Some lenders are reducing or freezing certain product types altogether; Fisgard said last month it is suspending its construction financing program in Ontario, BC, Manitoba, and Alberta. Magenta Capital Corporation, another private mortgage lender, also made headlines when it announced it was freezing all loan applications until after September 1. 

This comes at a time when demand for alternative lending is through the roof; as the stress test becomes an ever-tougher hurdle for those applying for conventional lending products, borrowers have turned to the alt space. Noble says that demand for non-bank financing has “significantly increased” within the last six months. 

“Business was brisk before February when most markets seemed to hit the top but there is definitely a feeling of urgency from mortgage professionals and their clients to have their financing approved and funded as soon as possible,” Noble tells STOREYS. 

The reality for the alternative lending space -- and all borrowers -- is the need to acclimate to a normalized cost of borrowing, now that the record-low interest rates party has ended.
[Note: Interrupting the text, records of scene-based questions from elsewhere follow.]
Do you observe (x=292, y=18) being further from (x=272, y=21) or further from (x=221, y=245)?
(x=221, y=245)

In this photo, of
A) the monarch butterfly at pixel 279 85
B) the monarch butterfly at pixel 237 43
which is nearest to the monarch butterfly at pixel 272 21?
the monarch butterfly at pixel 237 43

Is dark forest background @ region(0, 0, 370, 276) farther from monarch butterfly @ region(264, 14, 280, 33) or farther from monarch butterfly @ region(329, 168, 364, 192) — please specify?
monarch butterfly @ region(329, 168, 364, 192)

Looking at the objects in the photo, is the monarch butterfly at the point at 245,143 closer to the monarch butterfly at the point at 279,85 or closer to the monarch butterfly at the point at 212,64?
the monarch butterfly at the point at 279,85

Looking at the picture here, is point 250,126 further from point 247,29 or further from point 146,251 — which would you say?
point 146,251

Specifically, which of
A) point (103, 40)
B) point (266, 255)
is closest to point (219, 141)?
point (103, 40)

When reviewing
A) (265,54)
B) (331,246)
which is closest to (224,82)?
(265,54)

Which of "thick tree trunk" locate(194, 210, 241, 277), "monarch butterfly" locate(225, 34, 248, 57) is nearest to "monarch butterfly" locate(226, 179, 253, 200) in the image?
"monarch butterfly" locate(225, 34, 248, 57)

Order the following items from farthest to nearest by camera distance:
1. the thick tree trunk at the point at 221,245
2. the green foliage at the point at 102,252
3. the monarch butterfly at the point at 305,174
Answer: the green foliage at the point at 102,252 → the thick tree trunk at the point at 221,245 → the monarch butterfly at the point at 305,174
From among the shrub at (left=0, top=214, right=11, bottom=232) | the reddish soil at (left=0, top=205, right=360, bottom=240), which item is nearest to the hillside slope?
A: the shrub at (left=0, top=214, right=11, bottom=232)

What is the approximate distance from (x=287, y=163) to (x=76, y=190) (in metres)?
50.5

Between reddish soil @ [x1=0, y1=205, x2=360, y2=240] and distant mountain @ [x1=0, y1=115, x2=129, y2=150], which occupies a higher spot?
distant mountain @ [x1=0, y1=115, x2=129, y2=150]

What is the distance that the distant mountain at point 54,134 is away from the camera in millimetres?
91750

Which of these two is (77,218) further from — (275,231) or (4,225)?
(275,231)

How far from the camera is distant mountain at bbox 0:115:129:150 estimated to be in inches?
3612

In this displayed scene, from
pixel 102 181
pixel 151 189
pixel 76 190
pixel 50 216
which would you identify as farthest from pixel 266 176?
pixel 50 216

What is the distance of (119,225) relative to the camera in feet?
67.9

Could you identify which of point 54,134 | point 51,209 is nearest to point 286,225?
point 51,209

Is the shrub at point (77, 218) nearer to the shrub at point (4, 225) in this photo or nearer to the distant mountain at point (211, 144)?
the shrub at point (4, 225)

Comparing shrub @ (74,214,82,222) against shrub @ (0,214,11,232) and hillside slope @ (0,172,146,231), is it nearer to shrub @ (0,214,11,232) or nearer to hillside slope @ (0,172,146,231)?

Dean Koeller, Chairman of the Board at the Canadian Alternative Mortgage Association, says there will be a period of adjustment as the business becomes intrinsically riskier. 

“Over the last five years, the alternative lending industry has experienced some of the lowest losses in its history,” he says. “With rising interest rates and real estate markets with less demand we can expect to see a normalization in losses which will over time place upward pressure on interest rates that alternative lenders will offer.”

He adds that today’s environment poses new challenges to investors relying on the alternative lending space, and that those with the foresight to keep their offerings fluid are most likely to see success, even as costs to lend soar.

“Investors who are looking for places to invest their capital will have some difficult decisions to make. Marketable securities have been very volatile over this fiscal year and bond rates are not offering the stability and real returns based on inflation,” he says. “Investors will have to make decisions as to risk vs. return.”

“The alternative lending industry has performed very well over the last decade and while past returns are no guarantee of future returns there are some lenders who will perform very well over the next several years through their flexible lending options they are able to provide.”